I should add that I'm manifestly not a quick memorizer. This past summer, for example, while we were in Stratford, Ontario, for the theater festival, I worked all week on Cummings' "anyone lived in a pretty how town" every day, and I still go over that one, pretty much every day, because the language is so unique and complex:

anyone lived in a pretty how town
(with up so floating many bells down)
etc.

I wish I could just look at a poem and know it (I've had some students who could do that [pause for Othello-ian envy to dissipate]). But for me, I carry the thing with me on a 3x5 card (or cards), repeating a line and a stanza at a time, over and over and over again. Until it all sticks. (The older I get, I fear, the less adhesive my brain.)

When I reached 100, I thought that would be it. Same at 125. 150. Now I'm thinking 200 ought to do it.

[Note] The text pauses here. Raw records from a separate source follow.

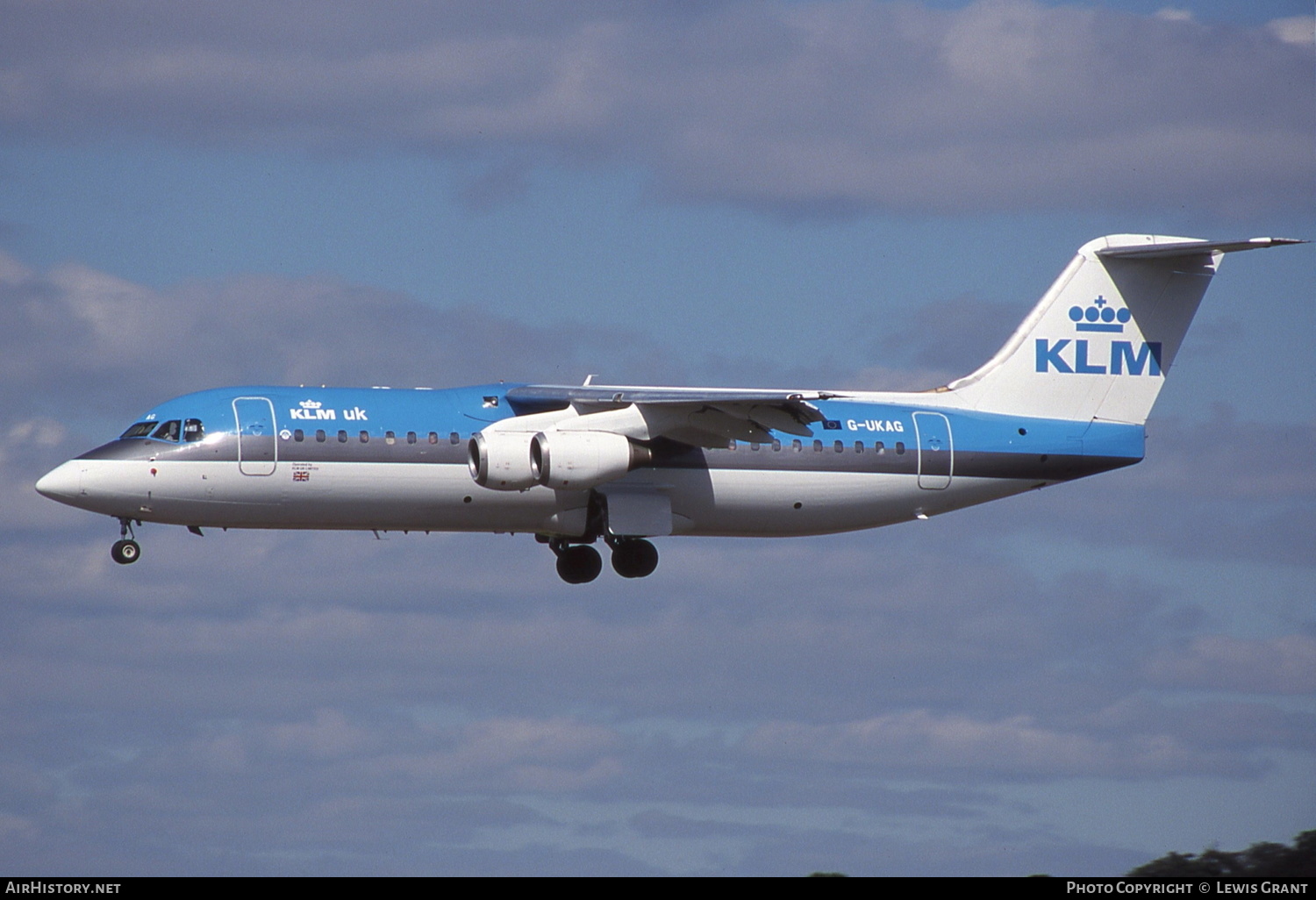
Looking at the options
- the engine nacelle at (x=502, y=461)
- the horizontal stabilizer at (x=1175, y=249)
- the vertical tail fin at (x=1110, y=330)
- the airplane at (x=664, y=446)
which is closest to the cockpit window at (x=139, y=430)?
the airplane at (x=664, y=446)

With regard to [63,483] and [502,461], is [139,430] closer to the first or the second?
[63,483]

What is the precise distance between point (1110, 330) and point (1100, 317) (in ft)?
1.06

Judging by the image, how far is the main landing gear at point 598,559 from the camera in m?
39.8

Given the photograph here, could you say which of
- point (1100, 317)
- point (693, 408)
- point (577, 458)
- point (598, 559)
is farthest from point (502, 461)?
point (1100, 317)

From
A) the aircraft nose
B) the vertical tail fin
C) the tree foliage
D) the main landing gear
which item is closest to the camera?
the tree foliage

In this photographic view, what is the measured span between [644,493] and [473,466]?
342 cm

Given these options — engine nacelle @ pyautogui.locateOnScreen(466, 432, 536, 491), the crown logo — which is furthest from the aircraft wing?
the crown logo

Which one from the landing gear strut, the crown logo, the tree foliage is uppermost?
the crown logo

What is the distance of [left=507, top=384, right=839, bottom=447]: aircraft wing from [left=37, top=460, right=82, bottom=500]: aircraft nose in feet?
24.6

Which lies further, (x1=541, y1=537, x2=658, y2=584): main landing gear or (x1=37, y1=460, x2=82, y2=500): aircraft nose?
(x1=541, y1=537, x2=658, y2=584): main landing gear

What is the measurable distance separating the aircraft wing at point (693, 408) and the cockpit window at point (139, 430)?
6206mm

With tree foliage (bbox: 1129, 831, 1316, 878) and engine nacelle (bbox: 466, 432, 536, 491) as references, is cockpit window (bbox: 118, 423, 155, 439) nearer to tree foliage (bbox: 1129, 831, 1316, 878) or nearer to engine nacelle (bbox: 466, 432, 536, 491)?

But when will I rehearse them? I'm already in my head with poems for more than an hour a day--or more. I feel myself becoming one of those folks we meet near the end of Fahrenheit 451, folks who have memorized entire literary works because the government has banned and is burning books (451 F. is the temp at which book paper ignites, we're told). When our hero, Montag, finds this community of memorizers, he is stunned. People who have become the books they memorized--Swift, Darwin, Schweitzer, Aristophanes, Plato, the Gospels, and on and on. One of them tells Montag: All we want to do is keep the knowledge we think we will need intact and safe. ... We'll pass the books on to our children, by word of mouth ... (164-65).

As the years go on--if I keep doing this--I may just disappear entirely into my head, where I'll spend all my remaining breaths mumbling the lines of "To be or not to be," "A Visit from St. Nicholas," "The Road Not Taken," "Jabberwocky," "Casey at the Bat," "Down by the Salley Gardens," ...

That would be madness, I know. Lear knew it, too, in the storm: O, that way madness lies! he cried, raging about his troubles; let me shun that; / No more of that (3,4). And then he went there anyway.